▶ [Text section]:
►

- Genre: Sport
- Presented by: Des Cahill
- Country of origin: Ireland
- Original language: English
- No. of series: 3
- No. of episodes: 23

Production
- Production locations: RTÉ Television Centre, Donnybrook, Dublin 4, Ireland
- Camera setup: Multi-camera
- Running time: 40-50 minutes

Original release
- Network: RTÉ One
- Release: 24 July 2003 – 1 September 2005

= Play It Again Des =

Play it Again Des was an Irish sports chat show produced by RTÉ for two series. The show was presented by Des Cahill and featured top sports personalities in discussion about their favourite sporting moments.

==Format==
The first series of Play it Again Des saw Des Cahill in conversation with three special sporting guests. Each of these special guests would highlight their own favourite sporting memory. A clip from archive footage would then be played. For the second series the number of special guests was reduced to two. The first show of the second series, however, saw Eamon Dunphy being interviewed by himself. The last episode of the second series featured no special guests. Instead the public were allowed to vote for their favourite sporting memory. The third and final series followed the same format of the Dunphy programme from the first show of the second series. Now, one special guest highlighted particular moments from their own careers.

◄

▶ [Set task A]: Count the lines of the records that contain the word "further", and reply with the number alone.

▶ [Supplied entries]:
►

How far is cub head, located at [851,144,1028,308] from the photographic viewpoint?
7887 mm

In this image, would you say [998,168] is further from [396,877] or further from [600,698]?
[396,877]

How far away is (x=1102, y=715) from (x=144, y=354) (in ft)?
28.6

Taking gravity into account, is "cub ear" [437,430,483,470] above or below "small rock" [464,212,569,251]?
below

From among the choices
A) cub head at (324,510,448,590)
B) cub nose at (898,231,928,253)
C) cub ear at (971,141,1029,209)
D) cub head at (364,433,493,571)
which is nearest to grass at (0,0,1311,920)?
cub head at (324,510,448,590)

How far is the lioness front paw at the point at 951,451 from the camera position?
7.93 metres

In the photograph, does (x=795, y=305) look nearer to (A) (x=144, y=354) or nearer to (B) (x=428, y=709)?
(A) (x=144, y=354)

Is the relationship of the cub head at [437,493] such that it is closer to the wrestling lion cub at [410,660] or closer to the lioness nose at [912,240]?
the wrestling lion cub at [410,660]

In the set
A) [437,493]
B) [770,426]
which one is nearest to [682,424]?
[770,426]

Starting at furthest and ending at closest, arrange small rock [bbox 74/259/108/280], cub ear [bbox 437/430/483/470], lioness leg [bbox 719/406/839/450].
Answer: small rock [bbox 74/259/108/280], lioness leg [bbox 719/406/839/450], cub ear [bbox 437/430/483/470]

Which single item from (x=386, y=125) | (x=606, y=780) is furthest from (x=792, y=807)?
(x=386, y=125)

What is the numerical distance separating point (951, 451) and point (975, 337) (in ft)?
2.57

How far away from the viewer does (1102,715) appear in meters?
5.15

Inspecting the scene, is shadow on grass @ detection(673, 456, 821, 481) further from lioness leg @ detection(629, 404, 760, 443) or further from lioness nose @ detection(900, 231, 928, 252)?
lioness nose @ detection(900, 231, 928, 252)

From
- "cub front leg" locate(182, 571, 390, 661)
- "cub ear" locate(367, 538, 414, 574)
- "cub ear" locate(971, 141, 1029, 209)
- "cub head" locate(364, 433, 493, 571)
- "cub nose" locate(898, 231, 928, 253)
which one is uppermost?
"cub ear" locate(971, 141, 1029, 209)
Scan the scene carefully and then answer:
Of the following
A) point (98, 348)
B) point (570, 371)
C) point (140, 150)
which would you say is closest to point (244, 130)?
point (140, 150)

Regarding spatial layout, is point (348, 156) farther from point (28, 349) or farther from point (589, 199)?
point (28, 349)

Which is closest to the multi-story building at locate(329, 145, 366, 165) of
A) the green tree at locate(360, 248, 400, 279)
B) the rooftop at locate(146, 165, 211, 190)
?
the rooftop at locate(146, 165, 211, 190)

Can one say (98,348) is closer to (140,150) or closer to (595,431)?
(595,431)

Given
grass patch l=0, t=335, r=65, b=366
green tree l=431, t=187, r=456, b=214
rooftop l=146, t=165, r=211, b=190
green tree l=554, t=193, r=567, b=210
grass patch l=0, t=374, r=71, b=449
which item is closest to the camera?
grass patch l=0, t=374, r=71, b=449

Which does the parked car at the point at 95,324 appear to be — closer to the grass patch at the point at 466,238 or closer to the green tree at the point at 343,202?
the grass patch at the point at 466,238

◄

▶ [Set task B]: Print the stretch of the text on Play It Again Des from "Original release" through "favourite sporting moments.", copying it word for word.

▶ [Exercise result A]: 2

▶ [Exercise result B]:
Original release
- Network: RTÉ One
- Release: 24 July 2003 – 1 September 2005

= Play It Again Des =

Play it Again Des was an Irish sports chat show produced by RTÉ for two series. The show was presented by Des Cahill and featured top sports personalities in discussion about their favourite sporting moments.